Tuesday, November 16, 2010

[Amazing]The spider thread Stronger 5x Of Steel


Known spider silk is stronger than steel 5X, 3X tougher than Kevlar, but much thinner than a human hair, spider silk has long been a high-value textile materials - even higher than the silk produced by silkworms.

Nevertheless breed of spider is a challenge because the spider has a tendency cannibalism. The techno mania can imagine what would happen if there is a lot of spiders placed in the same place. What is happening instead of them more and more but less precisely because they are busy killing each other. Because of that breed of spider is not an option. The scientists tried to find another solution.

Although there are a group of scientists who developed the hybrid goat-spiders that can produce transgenic sususutera to then be processed to produce silk in large numbers, scientists now call for help from a creature much smaller (and perhaps less controversial): Escherichia coli , yes indeed, the bacteria can be found in our stomachs.
http://photohome.com/pictures/animal-pictures/wildlife/spider-web-1a.jpg

Sang Yup Lee of the Korea Advanced Institute of Science and Technology, along with Young Hwan Park of Seoul National University and David Kaplan of Tufts University, alter E. coli be a substitute for the spider silk genes by chemically uniting and putting it in the microbes. Once it produced silk, silk protein is soluble in water is converted into fiber is not soluble in water by spinning, like a spider. After cultivation of spider silk proteins for mass-production hybrid, KAIST team then purify it and spin the silk fibers.
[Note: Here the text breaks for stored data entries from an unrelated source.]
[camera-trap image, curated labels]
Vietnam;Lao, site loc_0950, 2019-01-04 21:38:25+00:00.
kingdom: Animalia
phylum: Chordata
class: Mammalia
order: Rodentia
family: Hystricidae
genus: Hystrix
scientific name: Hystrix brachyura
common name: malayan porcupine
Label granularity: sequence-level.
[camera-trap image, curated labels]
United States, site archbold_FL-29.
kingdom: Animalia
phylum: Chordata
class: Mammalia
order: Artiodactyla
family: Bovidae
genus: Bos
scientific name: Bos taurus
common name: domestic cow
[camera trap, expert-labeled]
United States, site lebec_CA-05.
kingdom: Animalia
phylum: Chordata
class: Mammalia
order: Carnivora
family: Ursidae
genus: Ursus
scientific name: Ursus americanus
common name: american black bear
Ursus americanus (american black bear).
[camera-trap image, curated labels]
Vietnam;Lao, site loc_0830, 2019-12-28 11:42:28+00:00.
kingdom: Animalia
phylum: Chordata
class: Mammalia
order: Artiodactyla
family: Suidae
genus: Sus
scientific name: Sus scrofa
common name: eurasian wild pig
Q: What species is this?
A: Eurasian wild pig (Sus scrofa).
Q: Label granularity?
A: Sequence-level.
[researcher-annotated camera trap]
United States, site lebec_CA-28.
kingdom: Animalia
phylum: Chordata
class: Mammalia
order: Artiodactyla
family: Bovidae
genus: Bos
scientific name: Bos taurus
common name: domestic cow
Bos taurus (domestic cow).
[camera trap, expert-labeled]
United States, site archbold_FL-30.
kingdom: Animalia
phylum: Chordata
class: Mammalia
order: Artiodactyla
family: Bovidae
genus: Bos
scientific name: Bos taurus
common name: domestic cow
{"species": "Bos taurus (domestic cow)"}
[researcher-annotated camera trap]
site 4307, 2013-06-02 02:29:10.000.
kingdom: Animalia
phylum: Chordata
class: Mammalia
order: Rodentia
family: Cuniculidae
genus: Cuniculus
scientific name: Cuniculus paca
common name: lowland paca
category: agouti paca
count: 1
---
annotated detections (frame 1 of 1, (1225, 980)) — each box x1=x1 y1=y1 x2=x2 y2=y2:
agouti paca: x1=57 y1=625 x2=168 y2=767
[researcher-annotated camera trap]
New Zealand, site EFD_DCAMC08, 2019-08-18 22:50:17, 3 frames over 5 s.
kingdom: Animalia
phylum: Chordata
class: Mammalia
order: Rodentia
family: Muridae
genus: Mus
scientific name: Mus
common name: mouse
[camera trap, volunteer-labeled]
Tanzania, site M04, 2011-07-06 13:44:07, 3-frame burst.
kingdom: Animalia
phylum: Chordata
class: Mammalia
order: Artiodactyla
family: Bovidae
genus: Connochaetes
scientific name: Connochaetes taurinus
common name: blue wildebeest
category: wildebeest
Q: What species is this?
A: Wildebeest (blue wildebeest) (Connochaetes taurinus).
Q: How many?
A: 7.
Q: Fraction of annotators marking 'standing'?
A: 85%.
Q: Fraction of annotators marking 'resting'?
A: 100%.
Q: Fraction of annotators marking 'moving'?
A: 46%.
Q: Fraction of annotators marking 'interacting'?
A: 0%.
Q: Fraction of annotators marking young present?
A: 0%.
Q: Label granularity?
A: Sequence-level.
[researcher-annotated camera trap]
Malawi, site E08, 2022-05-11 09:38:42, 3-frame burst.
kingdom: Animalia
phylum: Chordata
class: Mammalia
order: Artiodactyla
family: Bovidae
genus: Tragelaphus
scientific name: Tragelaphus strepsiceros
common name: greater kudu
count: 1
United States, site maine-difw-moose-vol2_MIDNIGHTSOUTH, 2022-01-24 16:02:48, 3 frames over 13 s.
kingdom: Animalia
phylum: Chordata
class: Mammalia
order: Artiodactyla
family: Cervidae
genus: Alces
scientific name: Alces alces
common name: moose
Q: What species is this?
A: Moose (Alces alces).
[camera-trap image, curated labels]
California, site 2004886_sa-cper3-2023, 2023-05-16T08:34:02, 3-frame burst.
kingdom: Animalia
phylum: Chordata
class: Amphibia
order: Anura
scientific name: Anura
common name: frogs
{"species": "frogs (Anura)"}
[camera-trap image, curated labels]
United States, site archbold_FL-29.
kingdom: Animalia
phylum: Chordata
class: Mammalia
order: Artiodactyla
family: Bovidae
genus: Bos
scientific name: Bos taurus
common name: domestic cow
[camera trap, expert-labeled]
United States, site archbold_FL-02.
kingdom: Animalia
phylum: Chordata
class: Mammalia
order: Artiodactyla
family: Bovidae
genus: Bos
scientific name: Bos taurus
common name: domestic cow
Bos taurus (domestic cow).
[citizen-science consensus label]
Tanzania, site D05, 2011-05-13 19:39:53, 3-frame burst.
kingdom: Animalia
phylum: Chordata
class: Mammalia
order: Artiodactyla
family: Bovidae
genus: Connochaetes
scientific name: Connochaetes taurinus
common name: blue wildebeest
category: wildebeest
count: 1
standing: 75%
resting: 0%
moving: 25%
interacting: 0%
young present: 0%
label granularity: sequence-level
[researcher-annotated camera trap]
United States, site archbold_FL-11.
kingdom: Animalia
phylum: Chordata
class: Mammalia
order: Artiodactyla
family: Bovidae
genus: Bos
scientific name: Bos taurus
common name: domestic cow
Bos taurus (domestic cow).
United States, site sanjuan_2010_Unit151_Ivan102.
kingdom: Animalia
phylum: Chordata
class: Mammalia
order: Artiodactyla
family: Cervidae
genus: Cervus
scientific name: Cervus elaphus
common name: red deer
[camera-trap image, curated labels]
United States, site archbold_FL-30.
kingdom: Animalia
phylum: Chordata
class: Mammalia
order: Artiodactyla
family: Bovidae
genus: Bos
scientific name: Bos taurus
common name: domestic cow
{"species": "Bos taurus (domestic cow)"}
The result according to the researchers is very difficult to distinguish from spider silk that is original, although the process is still much to be manufactured in a factory.

The implications of this discovery is enormous. Silk mass produced could provide wider application in the field of textiles, industrial machinery, photonic and optical, nanotechnology and medicine. This technique can also be used to produce silk-like biomaterials such as elastin, collagen, resilin.